The Zee.Aero design sees wings mounted fore and aft, with the payload area mounted in between. This arrangement is called a canard wing, with the aircraft’s horizontal stabilizer mounted on the front of the aircraft instead of on the tail. On the top of this compact wing arrangement are a number of electric engines turning fat, four-bladed propellers.
This group of engines, which from the illustrations seems to number eight, can use battery power to lift the aircraft vertically for takeoff. Then two vertically mounted engines provide forward thrust until the wings have enough air traveling over them to provide lift. The small vertical engines can be shut down then for an efficient cruise flight.
The large number of propellers are to provide redundancy in the case of failure. Flight control in hover is provided by changing the thrust on individual engines, which is far simpler than the helicopter method of varying propeller pitch in various ways.
This vehicle design is being led by Ilan Kroo, an aeronautics professor and NASA scientist who has founded Zee.Aero and is listed as the inventor on the patent applications. Zee.Aero has listed on its web site a number of openings for aeronautical engineers, and states that it is aiming to use “aerodynamics, autonomy, and electric propulsion” to change personal aviation. The company also mentions the generous use of carbon fiber as a building material.
The intriguing pictures are all from the patent filings by the new company, and one of them shows a larger version of the vehicle with bigger engines and smaller wings parked between two cars, apparently at a supermarket or shopping mall, indicating a flying car.
The concept does bear some resemblance to other projects – we recently reported on the Volocopter, which has eighteen small electric engines providing lift in a snowflake arrangement. Flying cars like the Terrafugia must drive to the airport, spread wings, and take off from a runway. This is the same for the eastern-European designed Aeromobile.

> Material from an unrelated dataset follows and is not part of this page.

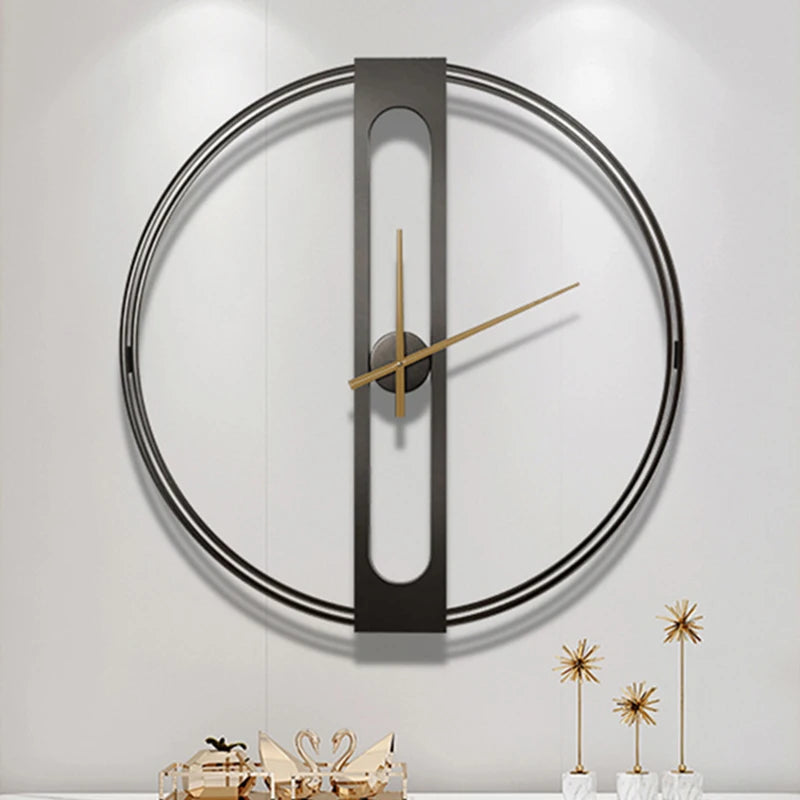 Grande Horloge Murale Design Nordique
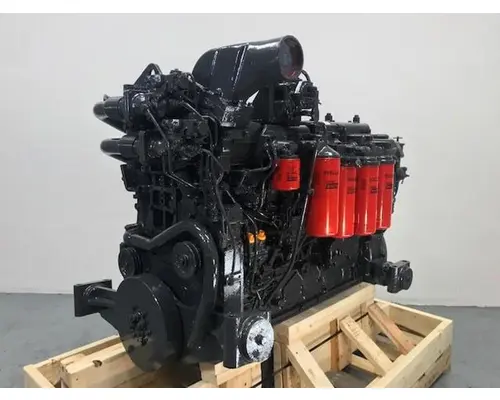 Komatsu SAA6D140E-5 Engine Assembly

There are certainly advantages of the Zee.Aero approach. Multiple electric motors can be driven from a common battery bank or gasoline-powered generator. Controls for such a craft are mechanically very simple, but will require some sophisticated software to make the aircraft easy to fly.
And just so you know, Caleb Garling of the San Francisco Chronicle reports that Kroo says that Google is not involved in the project and that the search giant's close proximity is just a coincidence.